We are building the most amazing news hub for smart phones. Google got to be as big as it is by creating awesome products that scratched an itch we didn’t know we had. Mobile is mere moments away from becoming extremely itchy. It’s still not too late for mobile, even though your online people have been trying to get you to focus on it since 2004 at least. But the perfect storm of high-quality phones and cheap, fast bandwidth is here. What is the AP doing to take the lead?

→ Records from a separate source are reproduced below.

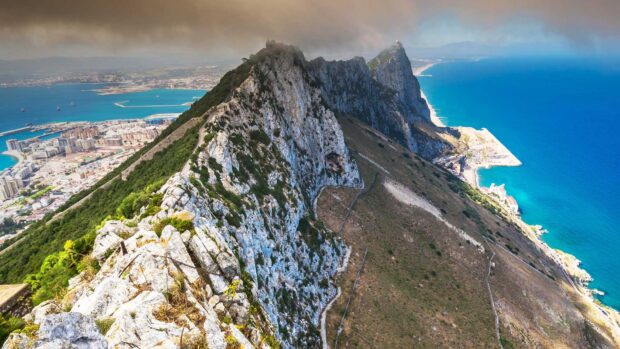 The Gibraltar Rock shows its steep cliffs overlooking the sea and town in this Gibraltar Wallpapers, HD Desktop Wallpaper
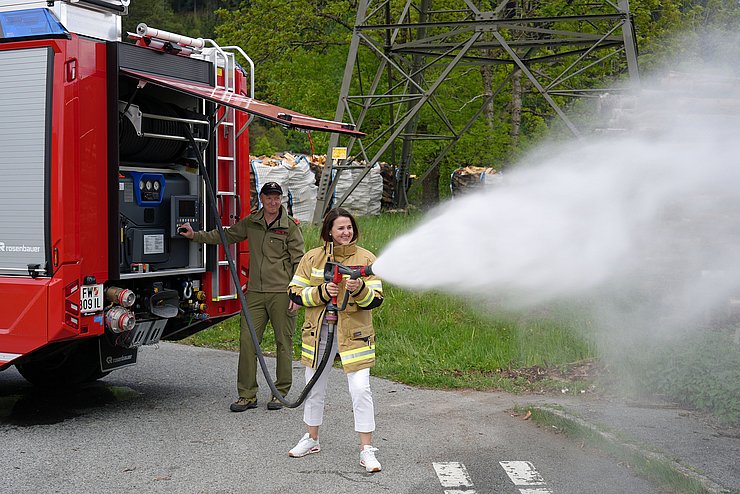 Mair neben Auto mit Schlauch; spritzt Wasser
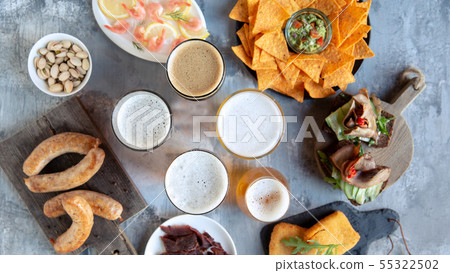Top view of beer glasses with foam on top and delicious snacks 55322502
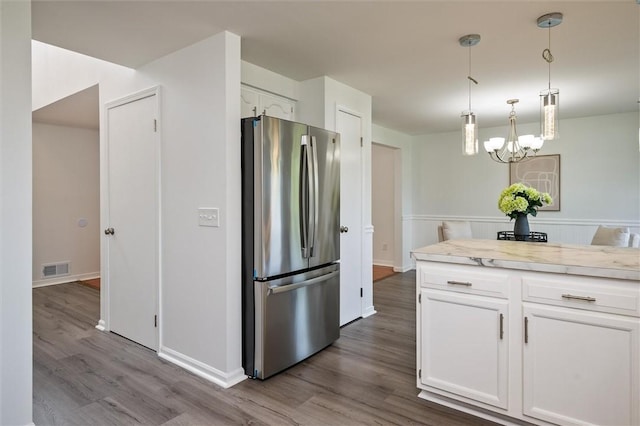 45 Hazel Bark, Gates, NY 14606 - kitchen with freestanding refrigerator, dark wood-style floors, white cabinetry, and light countertops
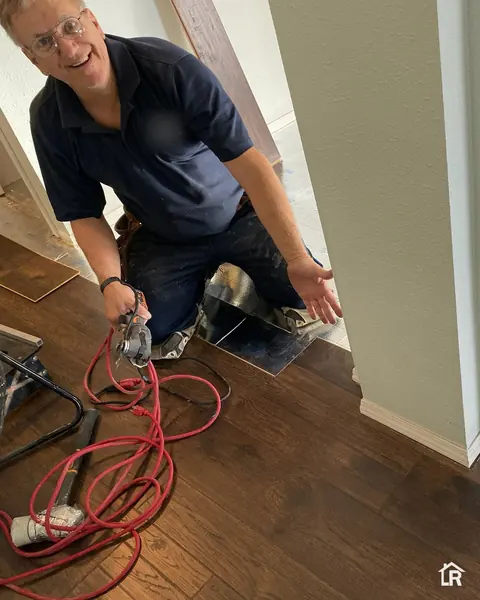 Sandro Rauen installing a wood floor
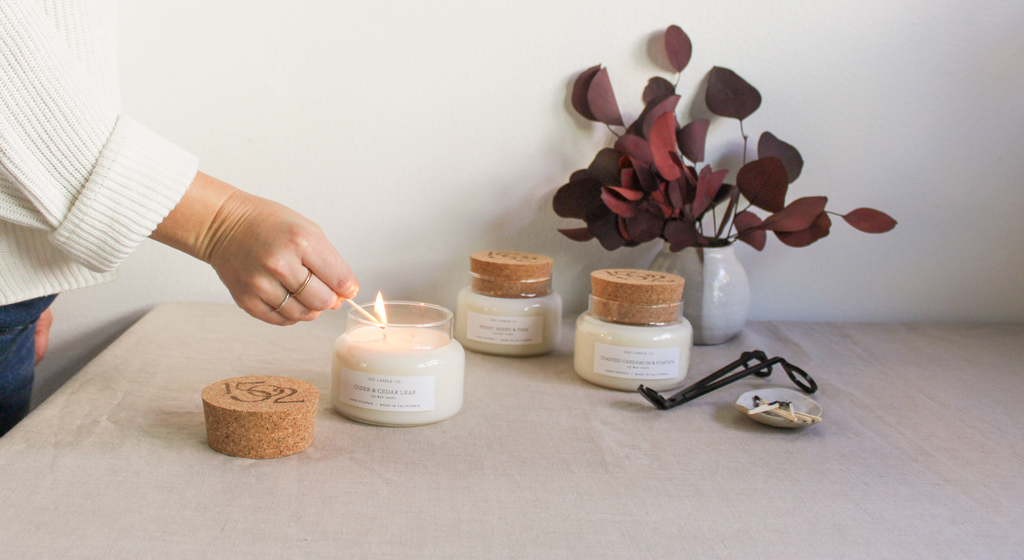 A ligh skined hand lights a Cider and Cedar leaf candle.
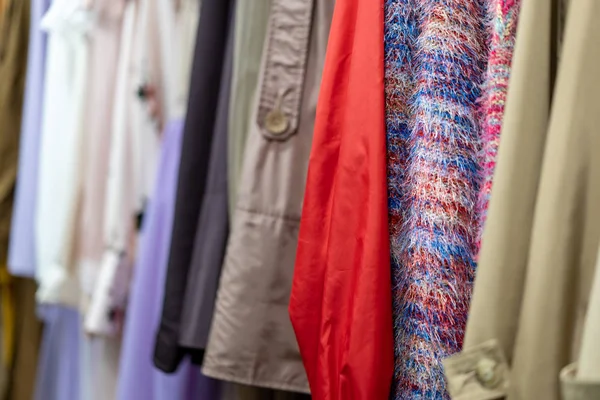 Multi colored clothing shirts hang on hangers in a shop background. A variety of clothes  hanging in the wardrobe.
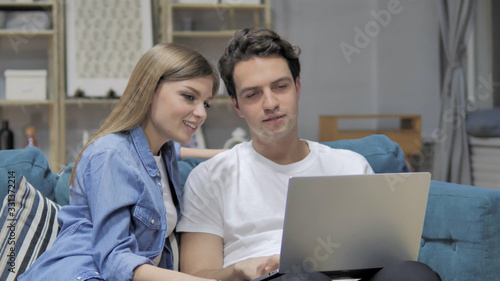 Young Couple Discussing Online on Laptop at Home © stockbakers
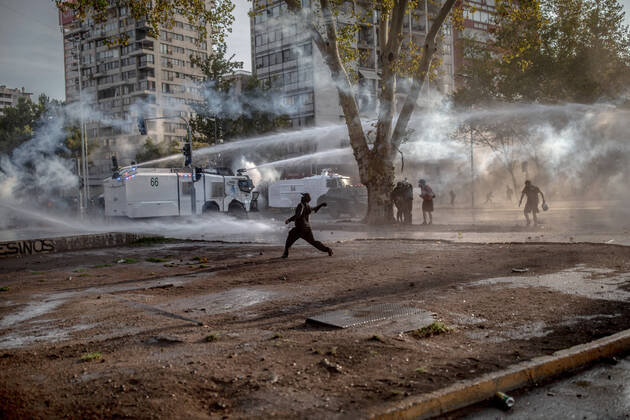 February 12, 2021, Santiago, Region Metropolitana, Chile: A protester confront the police during protests against police brutality in Santiago..Several protesters took to the streets in a protest against President Sebastian Pinera s government, attacking and burning a police vehicle hence injuring an officer following the death of a street artist who was shot by police in the city of Panguipulli after he refused to co-operate with a police search. Santiago Chile - ZUMAs197 20210212_zaa_s197_264 Copyright: xFelipexFigueroax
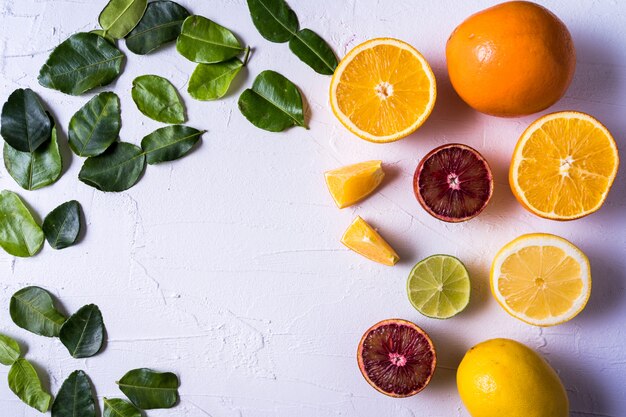 Pattern with raw fresh citrus fruit - yellow and red orange fruit, lemon, lime and lime leaves.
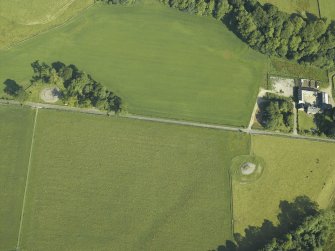 Oblique aerial view centred on the remains of the chambered cairn with the remains of the standing stone and stone circles and the farmstead adjacent, taken from the SE.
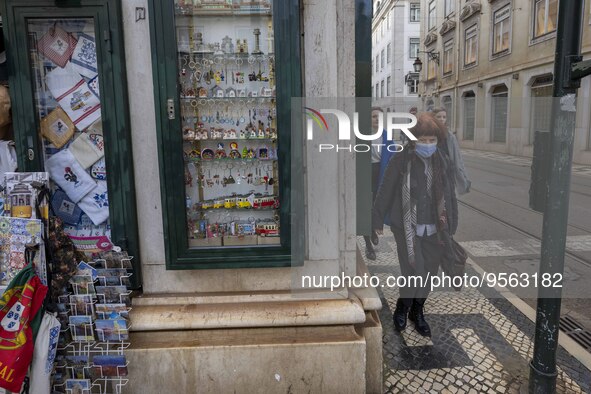 People using protective mask are seen walking along one of the streets in the Baixa district. Lisbon, January 23, 2023. In Portugal, the tra...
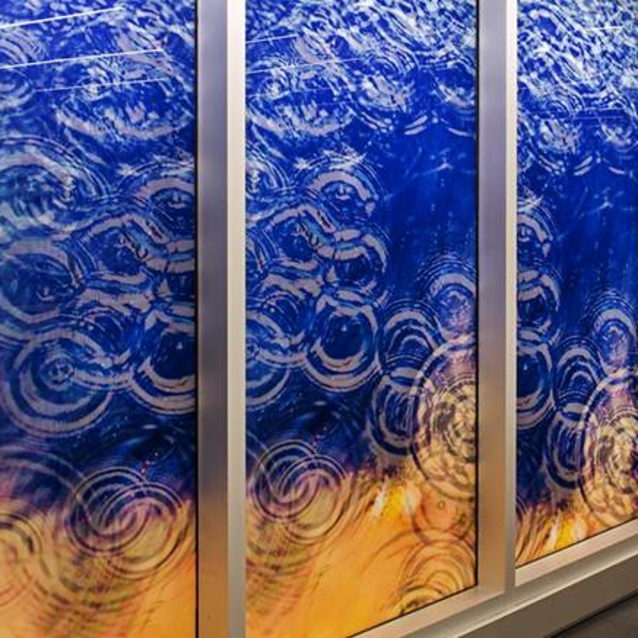 Four vertical glass panels with blue and orange gradient showing water ripple patterns in white circular designs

We have created a skunk works, a band of talented, empowered geniuses flying the pirate flag in an undisclosed location. Fund a group of the most frustrated and brilliant people in the newspaper business. You’ll find them in newsrooms across the land, pushing great ideas to market, but still feeling that there are even better ideas that never make it past the white board for any number of reasons. They all have stories of thwarted ideas and squashed dreams. But they’re still there, saving the business, one day at a time. Dangle some money and hire the best of them to join a very small team (no more than 10) on a two-year contract, with renewal options. Give the team a budget and some launch deadlines and allow them to build you some products. You don’t get to dictate those products. You don’t get approval. You just feed money to the process, and wait. If you’ve chosen your team well, in six months your investment will begin to reward you richly and in two years time, The AP will be on its way to being more than easy shorthand for “The Last Days of Newspaperdom.”

I’m not saying all of these are easily attainable, but until you aim, you can’t shoot. What other ideas did you think were missing from Singleton’s speech?